Written By: Ingmar Bergman
Directed By: Ingmar Bergman
Love is at the heart of Smultronstället, or more accurately, the lack of love and eventual discovery of love. Every Bergman film I have seen has been about questioning, not in order to discover anything per say, but to question why we are here, why the universe functions as it does, what is above us, what is ahead of us, and more. Smultronstället asks questions, but it asks these questions in the mode of self discovery. The character of Dr. Isak Borg is on a journey of self-discovery, one that can only come about when the person in question is near the end of their road and has no choice but to face up to the life they have led and whether or not it gave them any sort of fulfillment.
Bergman uses dreams and similar characters as the focal points for Borg’s self-discovery. Borg sets off with daughter-in-law Marianne on a journey to receive an honorific for his career as some sort of doctor. On this journey he meets people who remind him of various stages of his life and start him off on dream sequences that help his inner journey towards the destination of love and happiness. This is prefaced by a nightmare dream that shows Borg’s own desolate funeral procession and this haunting image is the impetus for his decision to trek across Sweden in a car to receive his award in lieu of the preplanned air travel. The dreams and familiar characters drive Borg, making him realize how misbegotten his life was, how cold of an individual he is and how he has chosen to be this way because it was passed on to him as a sort of family trait. This is important because it is possibly the biggest factor in his final reconciliation, he realizes he doesn’t want his son, daughter-in-law and future grandchild to end up the same way. So he reaches out to his son and is slightly rebuked. But, this is followed by a touching moment of sincere emotion with Marianne that leaves Borg laying content with a smile on his face as he can finally drift off ta a happy dream.
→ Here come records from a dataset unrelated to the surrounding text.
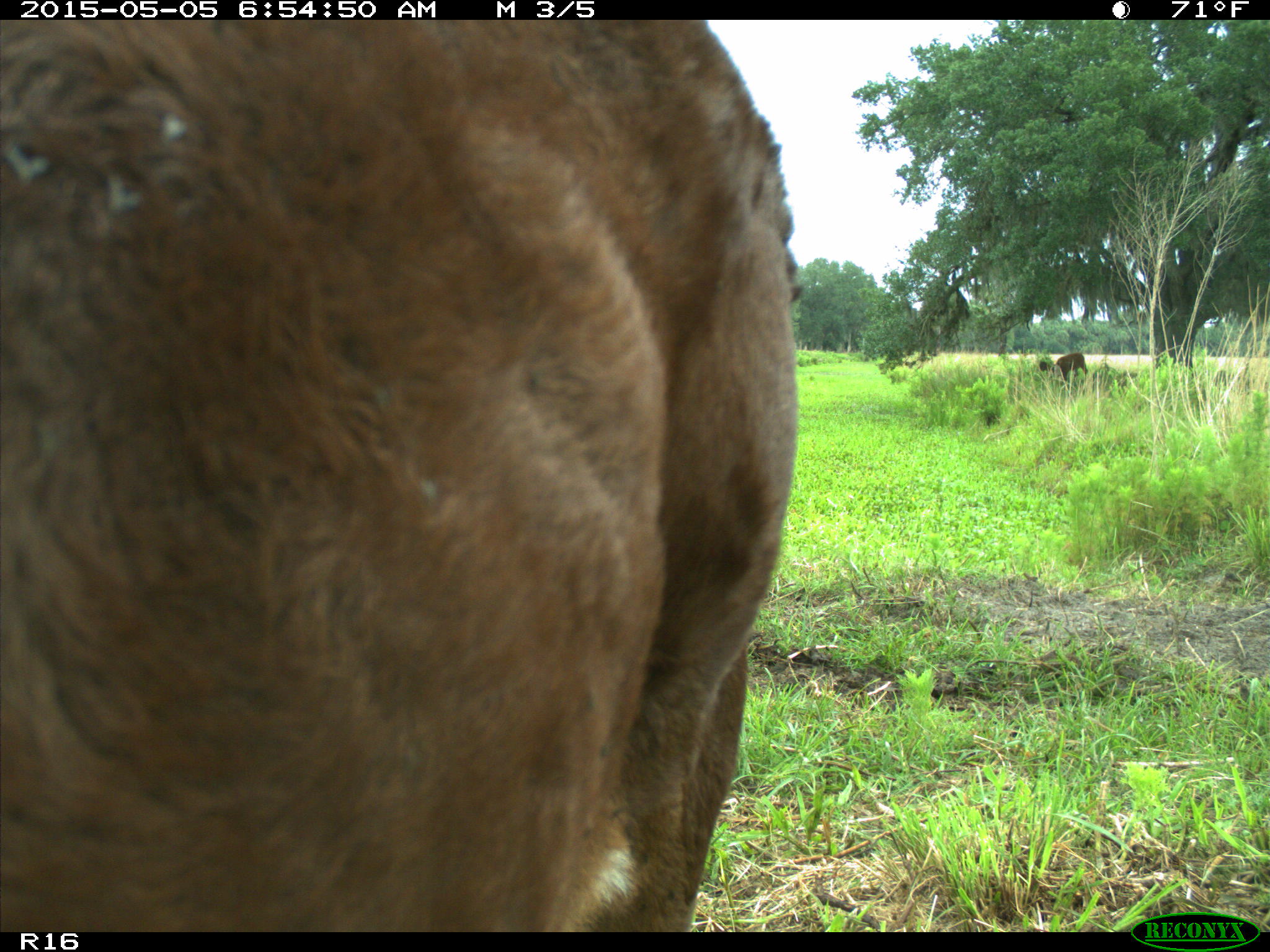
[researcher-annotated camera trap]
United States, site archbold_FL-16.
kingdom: Animalia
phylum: Chordata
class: Mammalia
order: Artiodactyla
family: Bovidae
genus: Bos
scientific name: Bos taurus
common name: domestic cow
Bos taurus (domestic cow).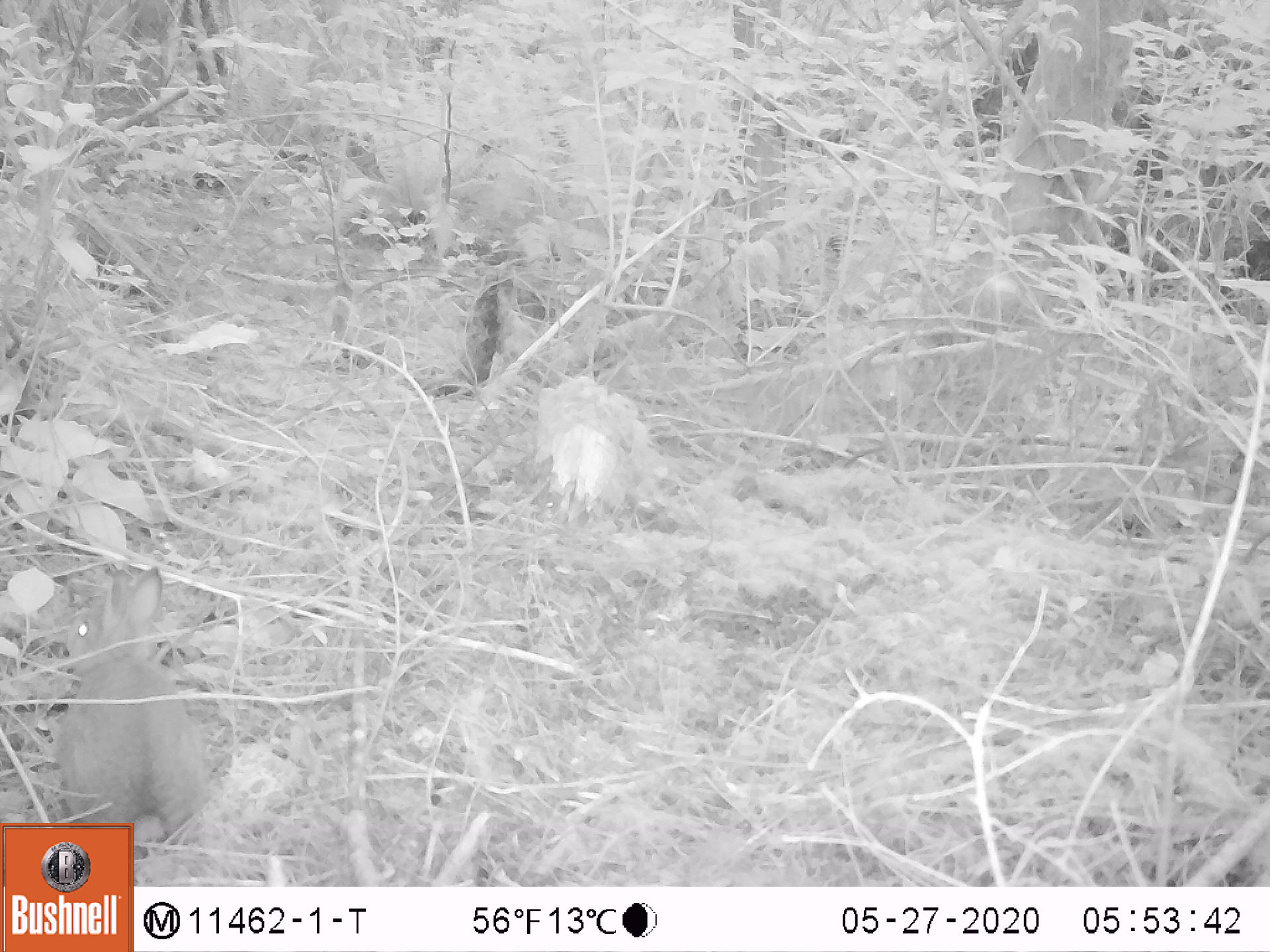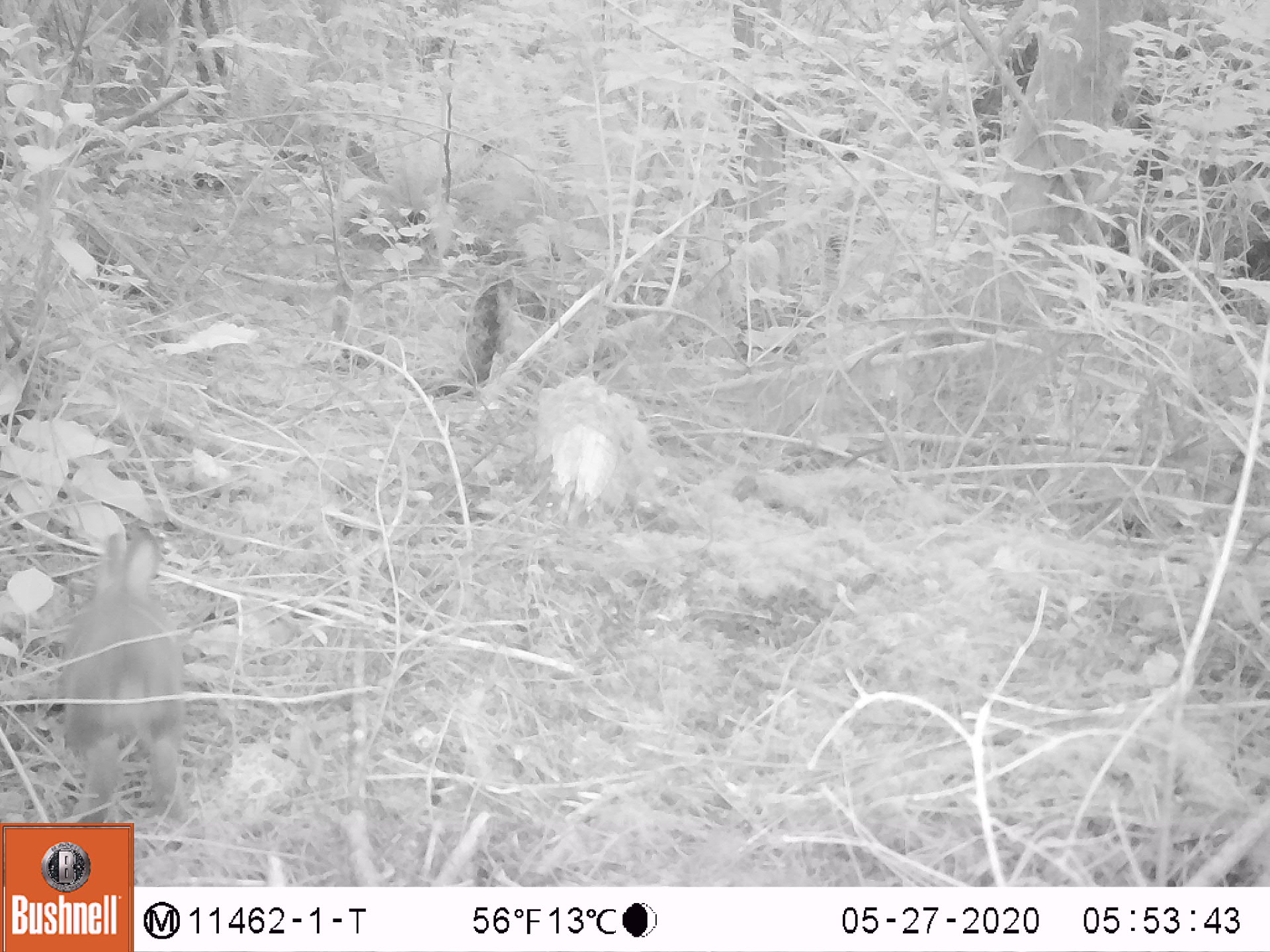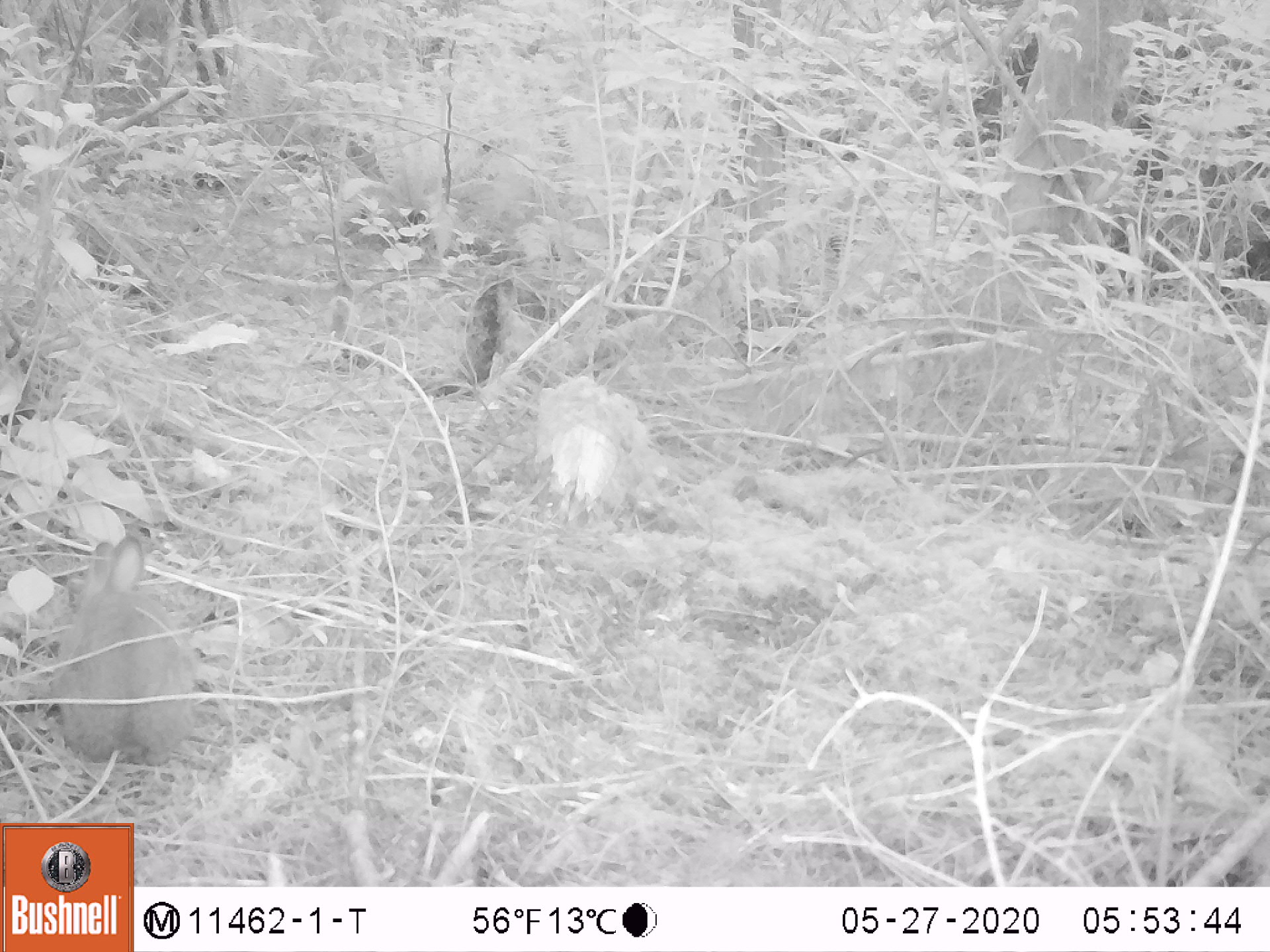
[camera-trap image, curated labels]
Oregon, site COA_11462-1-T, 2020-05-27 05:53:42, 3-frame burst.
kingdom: Animalia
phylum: Chordata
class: Mammalia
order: Lagomorpha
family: Leporidae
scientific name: Leporidae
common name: hares and rabbits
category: leporidae family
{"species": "leporidae family (hares and rabbits) (Leporidae)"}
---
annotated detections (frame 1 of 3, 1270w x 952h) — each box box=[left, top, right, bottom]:
leporidae family: box=[44, 565, 214, 818]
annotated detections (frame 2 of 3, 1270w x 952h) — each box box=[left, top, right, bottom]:
leporidae family: box=[48, 528, 198, 811]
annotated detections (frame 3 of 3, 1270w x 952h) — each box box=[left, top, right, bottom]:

For the first time in his life, Borg is happy on the both the outside and the inside.
Victor Sjöström is genial and endearing as Borg. Perhaps the only real flaw in the entire film is that even when Sjöström is supposed to be cold and icy he still retains some warmness in his personage. For me this wasn’t a problem because I viewed it as the inner warmth cracking the outer icy shell every once in a while. But, for people who didn’t read it as such I could see that warmth being a slight problem. Sjöström is the focal point of the film, he carries himself well and is always up to the task for whatever the film requires of him. Ingrid Thulin is also quite charming as Marianne while Bibi Andersson is full of life as present day Sara and full of dread and worry as past Sara.
Bergman manages to keep Smultronstället abundant with his usual surreal touches. The dream sequences are full of symbolism and are bathed in said surrealism, but not to the levels of his other works such as Det Sjunde Inseglet that directly preceded Smultronstället. There is a bit of an obviousness to the approach Bergman uses, at least once you begin to put the pieces together that is. In that respect Bergman has ensured that the focus in Smultronstället is on Borg’s journey and not on the surreal imagery or flashback narrative style.
I am a fan of all the Bergman work I have seen, but Smultronstället is the best of the lot. Fanny Och Alexander is my favorite, but Smultronstället has the right blend of Bergman surrealism and heart that gets me every time. This film is talked up for a reason, so when someone tells you to go and see Smultronstället, or Wild Strawberries since they won’t be a dick and use the literal title like I do, listen to them, because you don’t want to wait until you are near death to discover this film.